## [Given request]
Could you give these records again with "picture-taker" changed to "photographer" and everything else unchanged, leaving the pictures out?

________

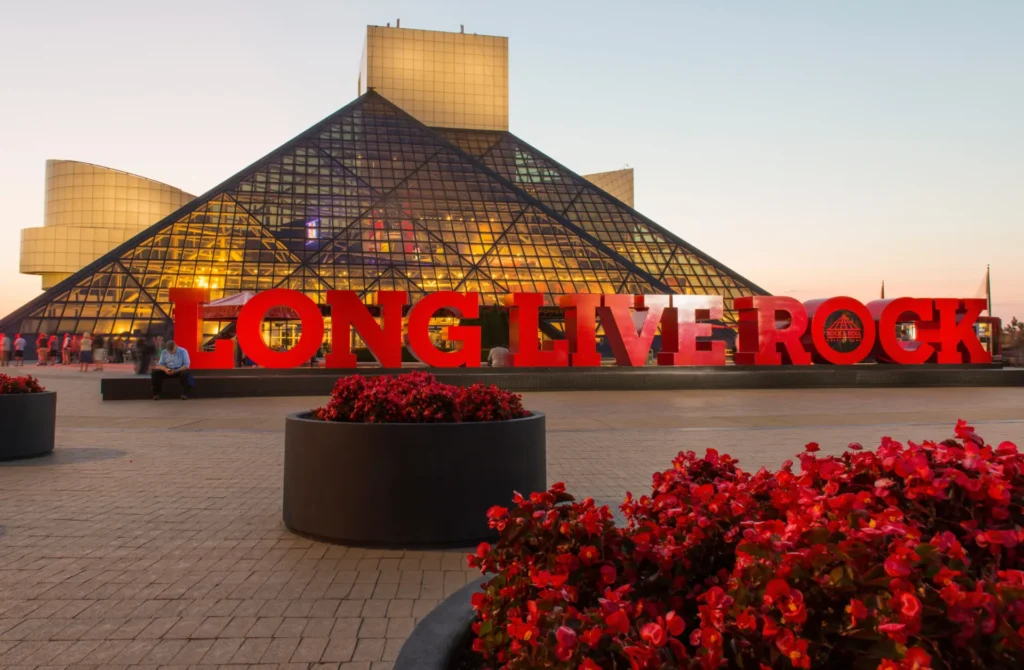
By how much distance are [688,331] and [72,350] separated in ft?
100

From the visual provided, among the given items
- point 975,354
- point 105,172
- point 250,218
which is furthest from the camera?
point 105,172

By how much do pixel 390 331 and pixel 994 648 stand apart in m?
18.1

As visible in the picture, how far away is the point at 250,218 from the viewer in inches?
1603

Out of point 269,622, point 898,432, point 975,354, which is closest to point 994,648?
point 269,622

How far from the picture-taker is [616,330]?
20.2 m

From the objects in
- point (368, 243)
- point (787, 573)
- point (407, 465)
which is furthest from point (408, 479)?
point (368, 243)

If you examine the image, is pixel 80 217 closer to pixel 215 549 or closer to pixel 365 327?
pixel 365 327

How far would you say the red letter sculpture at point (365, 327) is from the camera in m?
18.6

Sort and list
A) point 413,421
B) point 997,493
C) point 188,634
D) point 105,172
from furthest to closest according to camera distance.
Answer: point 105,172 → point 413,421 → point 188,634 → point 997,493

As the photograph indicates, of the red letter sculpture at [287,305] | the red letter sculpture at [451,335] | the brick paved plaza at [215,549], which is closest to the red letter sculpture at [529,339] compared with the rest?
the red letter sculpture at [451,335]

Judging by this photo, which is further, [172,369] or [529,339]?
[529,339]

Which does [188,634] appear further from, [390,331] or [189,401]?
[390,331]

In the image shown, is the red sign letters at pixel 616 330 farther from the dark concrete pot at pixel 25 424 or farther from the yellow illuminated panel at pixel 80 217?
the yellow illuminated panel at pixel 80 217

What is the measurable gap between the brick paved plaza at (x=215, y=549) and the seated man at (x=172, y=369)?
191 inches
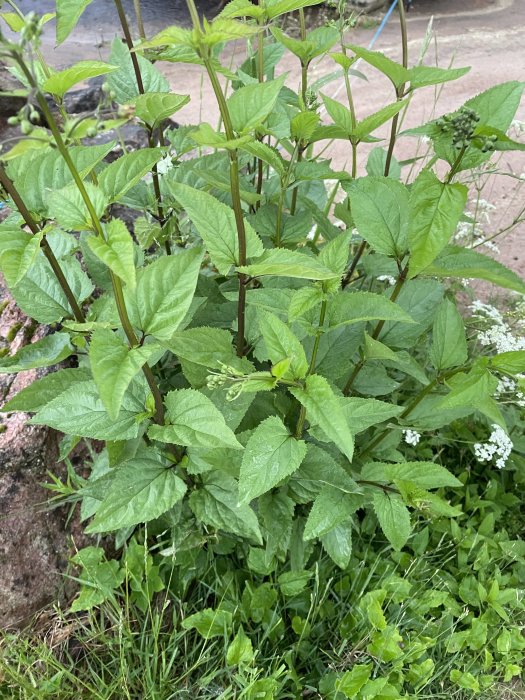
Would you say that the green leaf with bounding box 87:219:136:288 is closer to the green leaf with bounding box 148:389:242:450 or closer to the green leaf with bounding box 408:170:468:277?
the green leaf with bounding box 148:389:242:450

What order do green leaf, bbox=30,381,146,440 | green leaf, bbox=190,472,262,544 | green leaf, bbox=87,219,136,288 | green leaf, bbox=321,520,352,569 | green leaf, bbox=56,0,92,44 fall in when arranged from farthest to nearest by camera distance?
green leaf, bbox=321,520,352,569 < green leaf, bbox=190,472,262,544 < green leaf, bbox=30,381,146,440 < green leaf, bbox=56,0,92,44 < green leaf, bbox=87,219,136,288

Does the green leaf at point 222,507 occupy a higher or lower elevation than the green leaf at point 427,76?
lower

________

## [Answer in full]
By how much distance are [688,331] and [72,350] separated in ft?
100

From the visual provided, among the given items
- point 975,354
- point 105,172
- point 250,218
which is furthest from the camera?
point 105,172

By how much do pixel 390 331 and pixel 994 648 stand apart in m?
18.1

As visible in the picture, how far away is the point at 250,218 from the viewer in inches?
1603

Out of point 269,622, point 898,432, point 975,354, which is closest to point 994,648?
point 269,622

How far from the photographer is [616,330]?
20.2 m

From the objects in
- point (368, 243)
- point (787, 573)
- point (407, 465)
which is furthest from point (408, 479)?
point (368, 243)

If you examine the image, is pixel 80 217 closer to pixel 215 549 or closer to pixel 365 327?
pixel 365 327

How far would you say the red letter sculpture at point (365, 327) is from the camera in m?
18.6

Sort and list
A) point 413,421
B) point 997,493
C) point 188,634
D) point 105,172
from furthest to closest according to camera distance.
Answer: point 105,172 → point 413,421 → point 188,634 → point 997,493

As the photograph indicates, of the red letter sculpture at [287,305] | the red letter sculpture at [451,335] | the brick paved plaza at [215,549], which is closest to the red letter sculpture at [529,339] compared with the rest?
the red letter sculpture at [451,335]

Judging by this photo, which is further, [172,369] or [529,339]?
[529,339]

Which does [188,634] appear further from, [390,331] or [189,401]?
[390,331]

In the image shown, is the red sign letters at pixel 616 330 farther from the dark concrete pot at pixel 25 424 or farther from the yellow illuminated panel at pixel 80 217?
the yellow illuminated panel at pixel 80 217

What is the measurable gap between the brick paved plaza at (x=215, y=549) and the seated man at (x=172, y=369)?
191 inches
Would you say that the green leaf with bounding box 87:219:136:288 is closer to the green leaf with bounding box 148:389:242:450 or closer to the green leaf with bounding box 408:170:468:277?
the green leaf with bounding box 148:389:242:450

What order do green leaf, bbox=30,381,146,440 | green leaf, bbox=190,472,262,544 | green leaf, bbox=87,219,136,288 | green leaf, bbox=321,520,352,569 | green leaf, bbox=56,0,92,44 fall in when arranged from farthest to nearest by camera distance?
green leaf, bbox=321,520,352,569 < green leaf, bbox=190,472,262,544 < green leaf, bbox=30,381,146,440 < green leaf, bbox=56,0,92,44 < green leaf, bbox=87,219,136,288

Does the green leaf at point 222,507 occupy a higher or lower elevation than the green leaf at point 427,76?
lower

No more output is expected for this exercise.